--- START ---
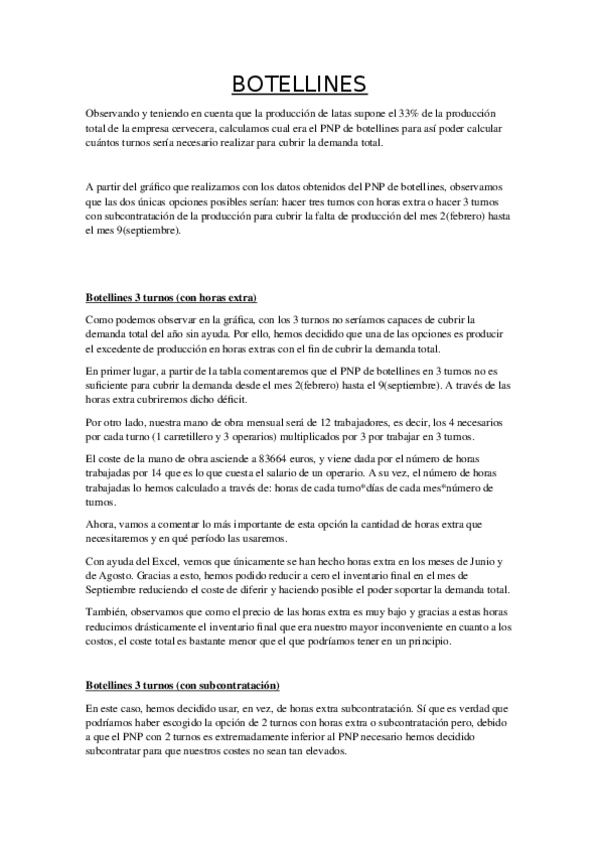 BOTELLINES

Observando y teniendo en cuenta que la producción de latas supone el 33% de la producción total de la empresa cervecera, calculamos cual era el PNP de botellines para así poder calcular cuántos turnos sería necesario realizar para cubrir la demanda total.

A partir del gráfico que realizamos con los datos obtenidos del PNP de botellines, observamos que las dos únicas opciones posibles serían: hacer tres turnos con horas extra o hacer 3 turnos con subcontratación de la producción para cubrir la falta de producción del mes 2(febrero) hasta el mes 9(septiembre).

Botellines 3 turnos (con horas extra)

Como podemos observar en la gráfica, con los 3 turnos no seríamos capaces de cubrir la demanda total del año sin ayuda. Por ello, hemos decidido que una de las opciones es producir el excedente de producción en horas extras con el fin de cubrir la demanda total.

En primer lugar, a partir de la tabla comentaremos que el PNP de botellines en 3 turnos no es suficiente para cubrir la demanda desde el mes 2(febrero) hasta el 9(septiembre). A través de las horas extra cubriremos dicho déficit.

Por otro lado, nuestra mano de obra mensual será de 12 trabajadores, es decir, los 4 necesarios por cada turno (1 carretillero y 3 operarios) multiplicados por 3 por trabajar en 3 turnos.

El coste de la mano de obra asciende a 83664 euros, y viene dada por el número de horas trabajadas por 14 que es lo que cuesta el salario de un operario. A su vez, el número de horas trabajadas lo hemos calculado a través de: horas de cada turno*días de cada mes*número de turnos.

Ahora, vamos a comentar lo más importante de esta opción la cantidad de horas extra que necesitaremos y en qué período las usaremos.

Con ayuda del Excel, vemos que únicamente se han hecho horas extra en los meses de Junio y de Agosto. Gracias a esto, hemos podido reducir a cero el inventario final en el mes de Septiembre reduciendo el coste de diferir y haciendo posible el poder soportar la demanda total.

También, observamos que como el precio de las horas extra es muy bajo y gracias a estas horas reducimos drásticamente el inventario final que era nuestro mayor inconveniente en cuanto a los costos, el coste total es bastante menor que el que podríamos tener en un principio.

Botellines 3 turnos (con subcontratación)

En este caso, hemos decidido usar, en vez, de horas extra subcontratación. Sí que es verdad que podríamos haber escogido la opción de 2 turnos con horas extra o subcontratación pero, debido a que el PNP con 2 turnos es extremadamente inferior al PNP necesario hemos decidido subcontratar para que nuestros costes no sean tan elevados.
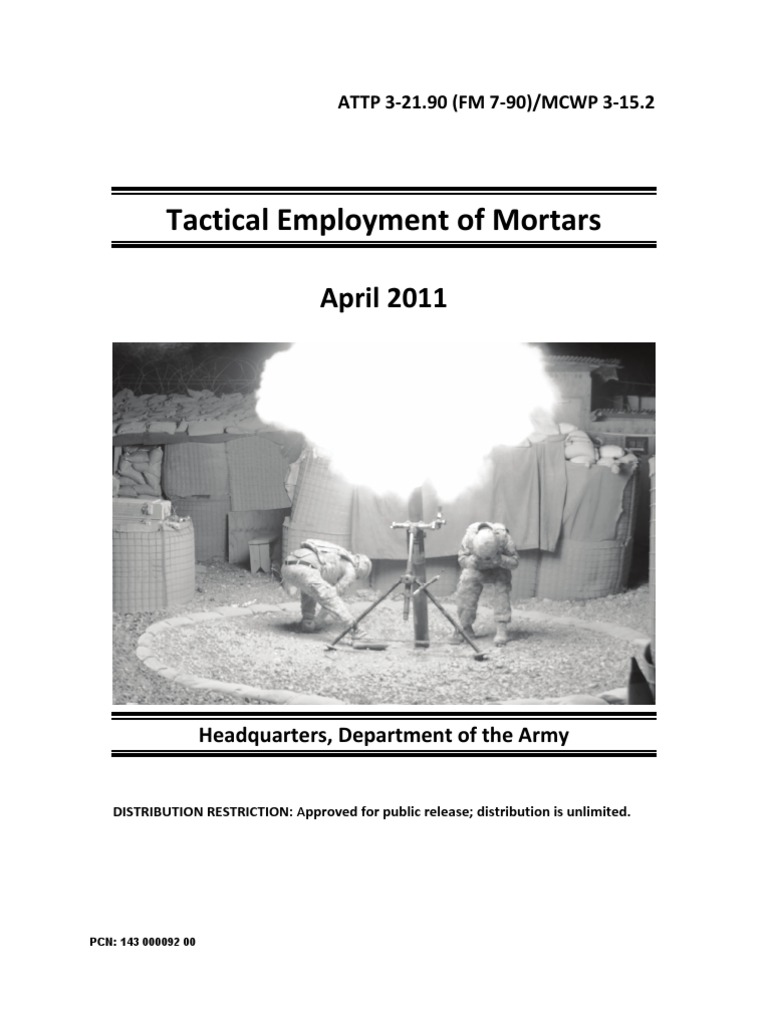 ATTP 3-21.90 (FM 7-90)/MCWP 3-15.2

Tactical Employment of Mortars

April 2011

Headquarters, Department of the Army

DISTRIBUTION RESTRICTION: Approved for public release; distribution is unlimited.

PCN: 143 000092 00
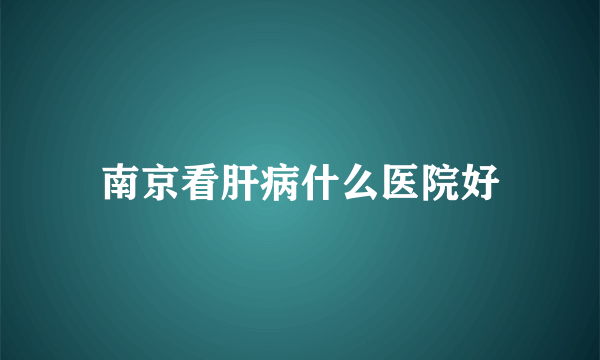 南京看肝病什么医院好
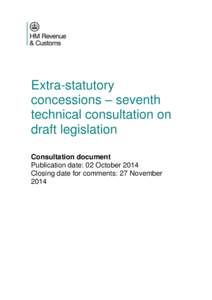 HM Revenue
& Customs

Extra-statutory concessions – seventh technical consultation on draft legislation

Consultation document
Publication date: 02 October 2014
Closing date for comments: 27 November 2014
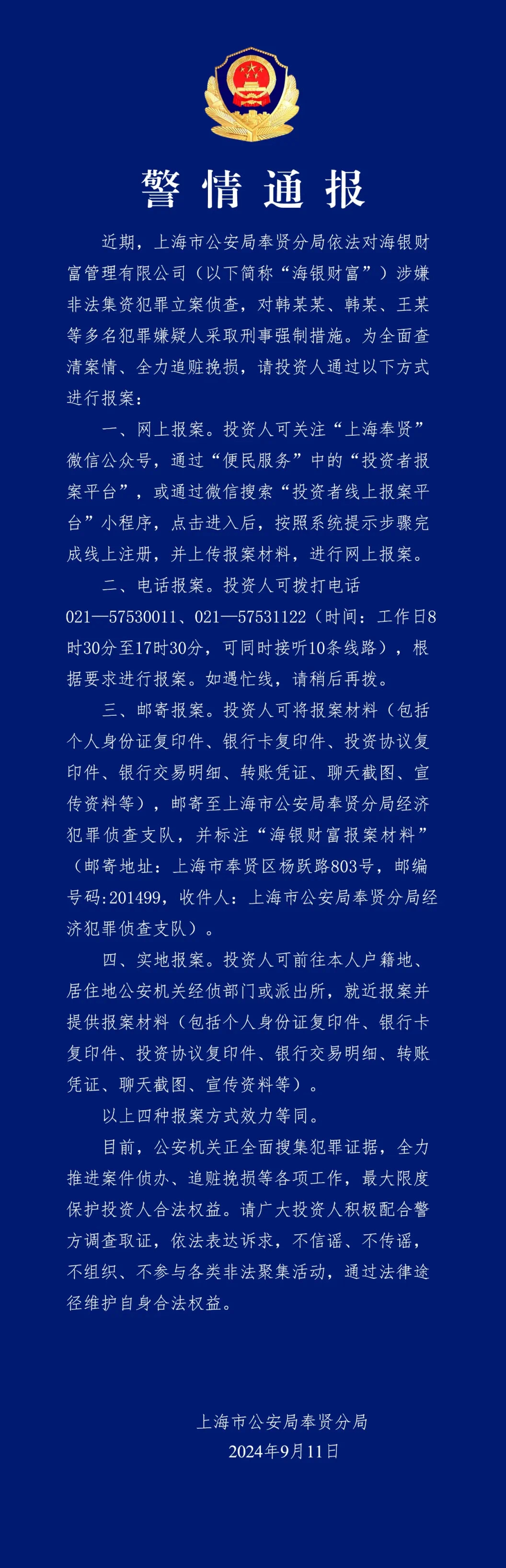 警情通报

近期，上海市公安局奉贤分局依法对海银财富管理有限公司（以下简称“海银财富”）涉嫌非法集资犯罪立案侦查，对韩某某、韩某、王某等多名犯罪嫌疑人采取刑事强制措施。为全面查清案情、全力追赃挽损，请投资人通过以下方式进行报案：

一、网上报案。投资人可关注“上海奉贤”微信公众号，通过“便民服务”中的“投资者报案平台”，或通过微信搜索“投资者线上报案平台”小程序，点击进入后，按照系统提示步骤完成线上注册，并上传报案材料，进行网上报案。

二、电话报案。投资人可拨打电话021—57530011、021—57531122（时间：工作日8时30分至17时30分，可同时接听10条线路），根据要求进行报案。如遇忙线，请稍后再拨。

三、邮寄报案。投资人可将报案材料（包括个人身份证复印件、银行卡复印件、投资协议复印件、银行交易明细、转账凭证、聊天截图、宣传资料等），邮寄至上海市公安局奉贤分局经济犯罪侦查支队，并标注“海银财富报案材料”（邮寄地址：上海市奉贤区杨跃路803号，邮编号码:201499，收件人：上海市公安局奉贤分局经济犯罪侦查支队）。

四、实地报案。投资人可前往本人户籍地、居住地公安机关经侦部门或派出所，就近报案并提供报案材料（包括个人身份证复印件、银行卡复印件、投资协议复印件、银行交易明细、转账凭证、聊天截图、宣传资料等）。

以上四种报案方式效力等同。

目前，公安机关正全面搜集犯罪证据，全力推进案件侦办、追赃挽损等各项工作，最大限度保护投资人合法权益。请广大投资人积极配合警方调查取证，依法表达诉求，不信谣、不传谣，不组织、不参与各类非法聚集活动，通过法律途径维护自身合法权益。

上海市公安局奉贤分局
2024年9月11日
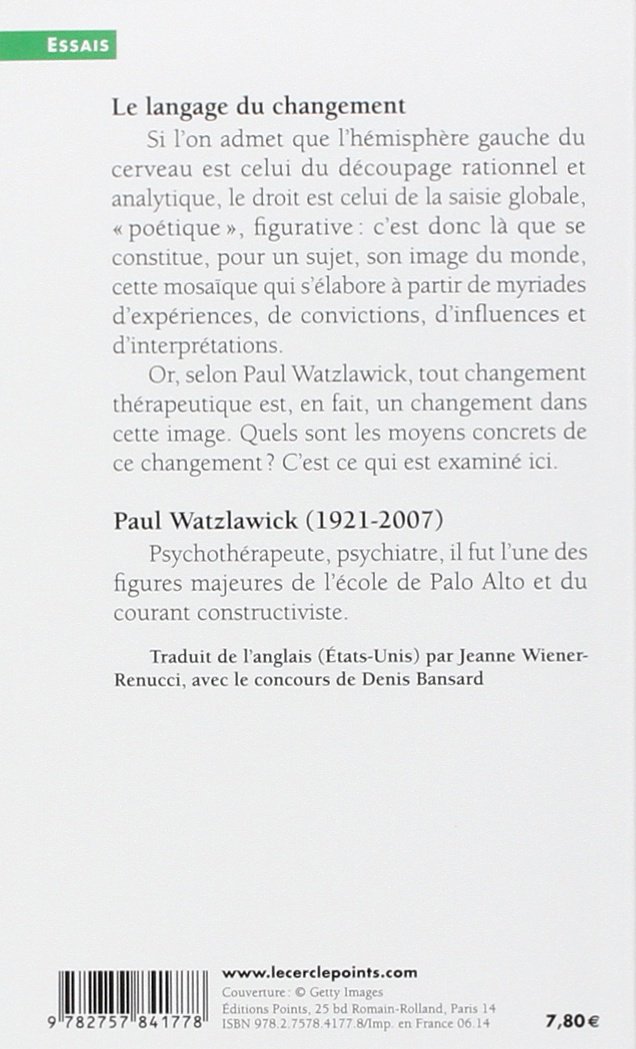 ESSAIS

Le langage du changement

Si l'on admet que l'hémisphère gauche du cerveau est celui du découpage rationnel et analytique, le droit est celui de la saisie globale, « poétique », figurative : c'est donc là que se constitue, pour un sujet, son image du monde, cette mosaïque qui s'élabore à partir de myriades d'expériences, de convictions, d'influences et d'interprétations.

Or, selon Paul Watzlawick, tout changement thérapeutique est, en fait, un changement dans cette image. Quels sont les moyens concrets de ce changement ? C'est ce qui est examiné ici.

Paul Watzlawick (1921-2007)

Psychothérapeute, psychiatre, il fut l'une des figures majeures de l'école de Palo Alto et du courant constructiviste.

Traduit de l'anglais (États-Unis) par Jeanne Wiener-Renucci, avec le concours de Denis Bansard

9 782757 841778

www.lecerclepoints.com
Couverture : © Getty Images
Éditions Points, 25 bd Romain-Rolland, Paris 14
ISBN 978.2.7578.4177.8/Imp. en France 06.14

7,80 €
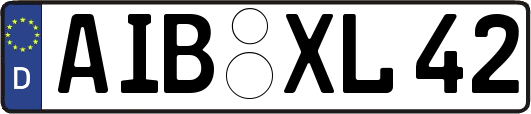 D
AIB XL 42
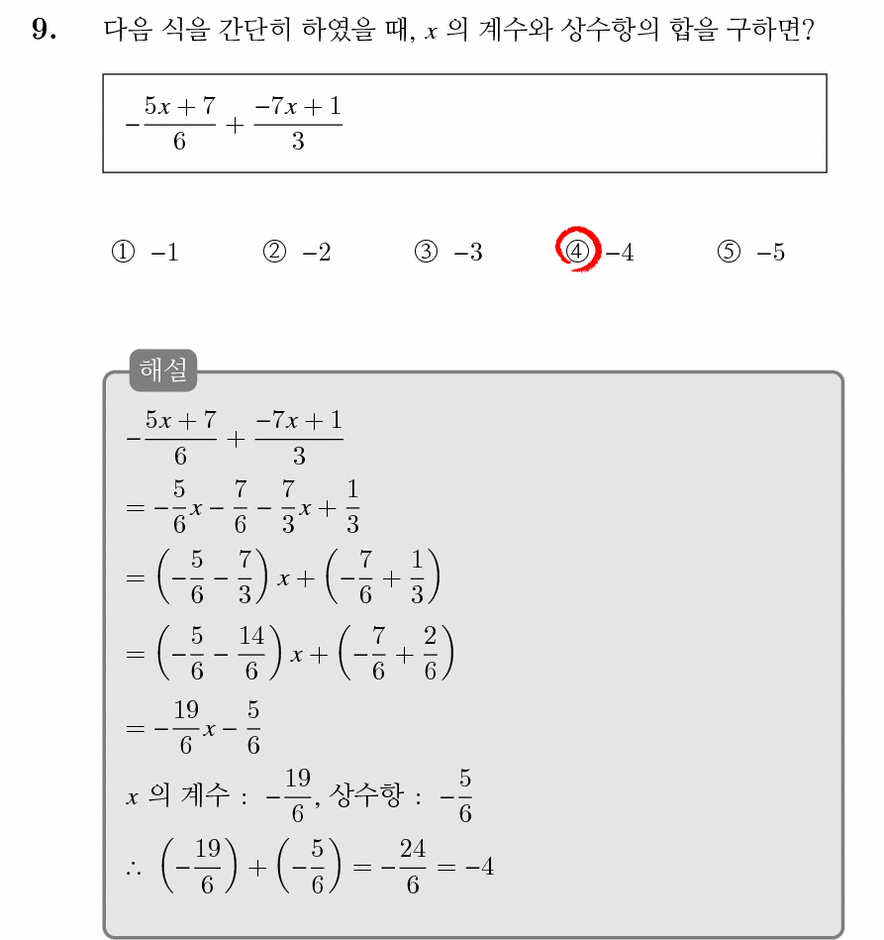 9. 다음 식을 간단히 하였을 때, $x$ 의 계수와 상수항의 합을 구하면?

$-\frac{5x+7}{6}+\frac{-7x+1}{3}$

① $-1$ ② $-2$ ③ $-3$ ④ $-4$ ⑤ $-5$

해설

$-\frac{5x+7}{6}+\frac{-7x+1}{3}$

$=-\frac{5}{6}x-\frac{7}{6}-\frac{7}{3}x+\frac{1}{3}$

$=\left(-\frac{5}{6}-\frac{7}{3}\right)x+\left(-\frac{7}{6}+\frac{1}{3}\right)$

$=\left(-\frac{5}{6}-\frac{14}{6}\right)x+\left(-\frac{7}{6}+\frac{2}{6}\right)$

$=-\frac{19}{6}x-\frac{5}{6}$

$x$ 의 계수 : $-\frac{19}{6}$, 상수항 : $-\frac{5}{6}$

$\therefore \left(-\frac{19}{6}\right)+\left(-\frac{5}{6}\right)=-\frac{24}{6}=-4$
--- END ---
**What is needed:** In the entries above, find the line that contains "Ahora, vamos a" and the line that contains "三、邮寄报案。投资人可将报案". Reproduce exactly those two lines and every line between them, but not the pictures.

**Result:**
Ahora, vamos a comentar lo más importante de esta opción la cantidad de horas extra que necesitaremos y en qué período las usaremos.

Con ayuda del Excel, vemos que únicamente se han hecho horas extra en los meses de Junio y de Agosto. Gracias a esto, hemos podido reducir a cero el inventario final en el mes de Septiembre reduciendo el coste de diferir y haciendo posible el poder soportar la demanda total.

También, observamos que como el precio de las horas extra es muy bajo y gracias a estas horas reducimos drásticamente el inventario final que era nuestro mayor inconveniente en cuanto a los costos, el coste total es bastante menor que el que podríamos tener en un principio.

Botellines 3 turnos (con subcontratación)

En este caso, hemos decidido usar, en vez, de horas extra subcontratación. Sí que es verdad que podríamos haber escogido la opción de 2 turnos con horas extra o subcontratación pero, debido a que el PNP con 2 turnos es extremadamente inferior al PNP necesario hemos decidido subcontratar para que nuestros costes no sean tan elevados.
 ATTP 3-21.90 (FM 7-90)/MCWP 3-15.2

Tactical Employment of Mortars

April 2011

Headquarters, Department of the Army

DISTRIBUTION RESTRICTION: Approved for public release; distribution is unlimited.

PCN: 143 000092 00
 南京看肝病什么医院好
 HM Revenue
& Customs

Extra-statutory concessions – seventh technical consultation on draft legislation

Consultation document
Publication date: 02 October 2014
Closing date for comments: 27 November 2014
 警情通报

近期，上海市公安局奉贤分局依法对海银财富管理有限公司（以下简称“海银财富”）涉嫌非法集资犯罪立案侦查，对韩某某、韩某、王某等多名犯罪嫌疑人采取刑事强制措施。为全面查清案情、全力追赃挽损，请投资人通过以下方式进行报案：

一、网上报案。投资人可关注“上海奉贤”微信公众号，通过“便民服务”中的“投资者报案平台”，或通过微信搜索“投资者线上报案平台”小程序，点击进入后，按照系统提示步骤完成线上注册，并上传报案材料，进行网上报案。

二、电话报案。投资人可拨打电话021—57530011、021—57531122（时间：工作日8时30分至17时30分，可同时接听10条线路），根据要求进行报案。如遇忙线，请稍后再拨。

三、邮寄报案。投资人可将报案材料（包括个人身份证复印件、银行卡复印件、投资协议复印件、银行交易明细、转账凭证、聊天截图、宣传资料等），邮寄至上海市公安局奉贤分局经济犯罪侦查支队，并标注“海银财富报案材料”（邮寄地址：上海市奉贤区杨跃路803号，邮编号码:201499，收件人：上海市公安局奉贤分局经济犯罪侦查支队）。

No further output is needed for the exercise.